Materials provided
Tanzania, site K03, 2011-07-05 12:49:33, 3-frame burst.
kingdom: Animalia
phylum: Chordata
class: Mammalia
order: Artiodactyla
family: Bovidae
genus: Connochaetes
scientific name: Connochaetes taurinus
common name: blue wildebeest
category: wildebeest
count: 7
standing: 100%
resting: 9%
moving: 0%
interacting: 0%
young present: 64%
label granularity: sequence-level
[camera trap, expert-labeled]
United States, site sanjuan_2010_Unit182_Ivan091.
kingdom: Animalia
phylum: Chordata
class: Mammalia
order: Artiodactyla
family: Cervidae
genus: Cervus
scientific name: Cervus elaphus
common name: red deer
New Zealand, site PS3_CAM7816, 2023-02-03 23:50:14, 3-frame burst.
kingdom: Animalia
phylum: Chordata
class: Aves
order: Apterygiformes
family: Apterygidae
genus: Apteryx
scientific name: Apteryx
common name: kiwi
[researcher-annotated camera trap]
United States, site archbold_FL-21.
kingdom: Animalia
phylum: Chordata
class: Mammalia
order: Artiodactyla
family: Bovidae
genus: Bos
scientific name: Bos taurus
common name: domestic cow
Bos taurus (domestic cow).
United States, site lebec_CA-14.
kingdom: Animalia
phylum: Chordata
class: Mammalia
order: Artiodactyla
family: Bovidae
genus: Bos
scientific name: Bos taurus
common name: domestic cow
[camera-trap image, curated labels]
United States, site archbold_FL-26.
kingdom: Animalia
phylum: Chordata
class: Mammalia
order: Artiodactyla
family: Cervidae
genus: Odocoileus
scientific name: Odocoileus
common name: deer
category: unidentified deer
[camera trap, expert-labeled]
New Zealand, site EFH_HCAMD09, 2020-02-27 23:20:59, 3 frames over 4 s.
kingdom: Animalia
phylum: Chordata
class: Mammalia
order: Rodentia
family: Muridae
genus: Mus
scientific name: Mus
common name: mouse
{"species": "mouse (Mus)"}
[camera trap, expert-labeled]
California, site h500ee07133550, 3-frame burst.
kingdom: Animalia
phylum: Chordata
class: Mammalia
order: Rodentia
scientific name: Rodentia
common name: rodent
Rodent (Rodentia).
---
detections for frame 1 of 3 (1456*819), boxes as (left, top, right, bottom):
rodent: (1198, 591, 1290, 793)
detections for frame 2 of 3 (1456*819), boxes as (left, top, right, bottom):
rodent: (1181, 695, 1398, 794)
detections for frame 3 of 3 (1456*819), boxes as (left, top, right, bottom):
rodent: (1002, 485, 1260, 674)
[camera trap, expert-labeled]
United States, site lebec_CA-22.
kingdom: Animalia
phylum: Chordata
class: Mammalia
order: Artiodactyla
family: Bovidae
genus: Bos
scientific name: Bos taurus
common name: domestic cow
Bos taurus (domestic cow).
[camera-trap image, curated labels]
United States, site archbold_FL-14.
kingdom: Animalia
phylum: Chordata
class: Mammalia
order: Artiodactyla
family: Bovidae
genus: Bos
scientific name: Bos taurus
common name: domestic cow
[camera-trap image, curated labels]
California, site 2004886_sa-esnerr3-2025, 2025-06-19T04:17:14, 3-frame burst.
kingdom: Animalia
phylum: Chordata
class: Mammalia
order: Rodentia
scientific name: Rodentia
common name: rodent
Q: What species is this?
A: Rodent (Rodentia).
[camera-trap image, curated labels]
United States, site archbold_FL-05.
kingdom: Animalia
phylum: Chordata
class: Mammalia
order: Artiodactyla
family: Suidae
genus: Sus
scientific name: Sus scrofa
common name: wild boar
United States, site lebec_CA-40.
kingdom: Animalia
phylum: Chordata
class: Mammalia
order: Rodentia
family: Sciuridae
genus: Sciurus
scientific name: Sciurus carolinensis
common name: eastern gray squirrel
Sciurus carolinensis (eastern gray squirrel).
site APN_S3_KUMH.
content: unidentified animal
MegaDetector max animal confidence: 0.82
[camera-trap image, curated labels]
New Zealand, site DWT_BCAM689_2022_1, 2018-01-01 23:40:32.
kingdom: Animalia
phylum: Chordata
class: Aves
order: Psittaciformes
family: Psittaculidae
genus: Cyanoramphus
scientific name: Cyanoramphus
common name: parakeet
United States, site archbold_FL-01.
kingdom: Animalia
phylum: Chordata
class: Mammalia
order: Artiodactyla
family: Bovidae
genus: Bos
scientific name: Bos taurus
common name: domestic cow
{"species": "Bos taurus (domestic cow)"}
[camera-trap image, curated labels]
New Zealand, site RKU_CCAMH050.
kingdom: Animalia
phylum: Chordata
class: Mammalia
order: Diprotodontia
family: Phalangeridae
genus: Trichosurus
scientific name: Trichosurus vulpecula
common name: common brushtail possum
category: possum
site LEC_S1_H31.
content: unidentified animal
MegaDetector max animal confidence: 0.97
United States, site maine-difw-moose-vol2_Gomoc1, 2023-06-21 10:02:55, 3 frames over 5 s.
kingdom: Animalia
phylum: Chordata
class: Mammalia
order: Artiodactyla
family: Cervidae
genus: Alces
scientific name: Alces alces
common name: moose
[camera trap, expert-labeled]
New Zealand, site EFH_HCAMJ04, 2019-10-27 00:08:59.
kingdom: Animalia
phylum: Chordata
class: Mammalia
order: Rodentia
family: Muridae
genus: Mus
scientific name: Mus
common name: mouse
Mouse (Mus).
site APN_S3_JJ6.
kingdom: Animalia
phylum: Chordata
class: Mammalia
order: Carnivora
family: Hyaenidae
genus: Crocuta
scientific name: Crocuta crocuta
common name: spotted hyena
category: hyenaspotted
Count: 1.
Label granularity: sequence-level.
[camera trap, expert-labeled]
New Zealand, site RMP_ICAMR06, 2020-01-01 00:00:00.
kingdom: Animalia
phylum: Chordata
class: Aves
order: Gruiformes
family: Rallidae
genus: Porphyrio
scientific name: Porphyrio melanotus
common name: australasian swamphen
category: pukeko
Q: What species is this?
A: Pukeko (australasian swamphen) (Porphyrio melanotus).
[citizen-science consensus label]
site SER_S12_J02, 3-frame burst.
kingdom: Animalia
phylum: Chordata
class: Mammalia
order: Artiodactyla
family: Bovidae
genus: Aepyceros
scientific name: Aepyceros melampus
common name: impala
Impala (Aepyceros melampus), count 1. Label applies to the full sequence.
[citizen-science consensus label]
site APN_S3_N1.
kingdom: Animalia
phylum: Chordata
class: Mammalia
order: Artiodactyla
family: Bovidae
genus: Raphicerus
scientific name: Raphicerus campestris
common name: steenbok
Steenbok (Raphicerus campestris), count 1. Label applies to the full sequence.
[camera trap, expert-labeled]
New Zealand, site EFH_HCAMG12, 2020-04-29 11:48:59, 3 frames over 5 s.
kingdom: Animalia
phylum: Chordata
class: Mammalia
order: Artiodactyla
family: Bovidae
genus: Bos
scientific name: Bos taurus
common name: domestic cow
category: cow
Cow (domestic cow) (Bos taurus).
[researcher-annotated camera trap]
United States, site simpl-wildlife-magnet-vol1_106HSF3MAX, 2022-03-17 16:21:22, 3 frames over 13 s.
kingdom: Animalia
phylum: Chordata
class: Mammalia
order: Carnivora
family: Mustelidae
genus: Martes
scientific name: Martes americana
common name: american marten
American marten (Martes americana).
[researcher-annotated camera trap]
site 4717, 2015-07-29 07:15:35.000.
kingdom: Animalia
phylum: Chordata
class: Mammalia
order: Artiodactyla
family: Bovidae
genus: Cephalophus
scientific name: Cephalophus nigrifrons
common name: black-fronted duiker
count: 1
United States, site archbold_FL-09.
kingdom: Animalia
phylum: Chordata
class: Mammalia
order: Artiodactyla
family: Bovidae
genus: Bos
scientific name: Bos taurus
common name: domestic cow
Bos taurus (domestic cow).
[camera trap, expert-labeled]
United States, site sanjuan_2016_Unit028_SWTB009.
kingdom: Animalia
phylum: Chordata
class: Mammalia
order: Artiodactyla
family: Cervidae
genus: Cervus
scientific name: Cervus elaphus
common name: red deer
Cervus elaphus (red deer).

Goal of the exercise
Reproduce every line in the data that has the word "level" in it.

Exercise solution
label granularity: sequence-level
Label granularity: sequence-level.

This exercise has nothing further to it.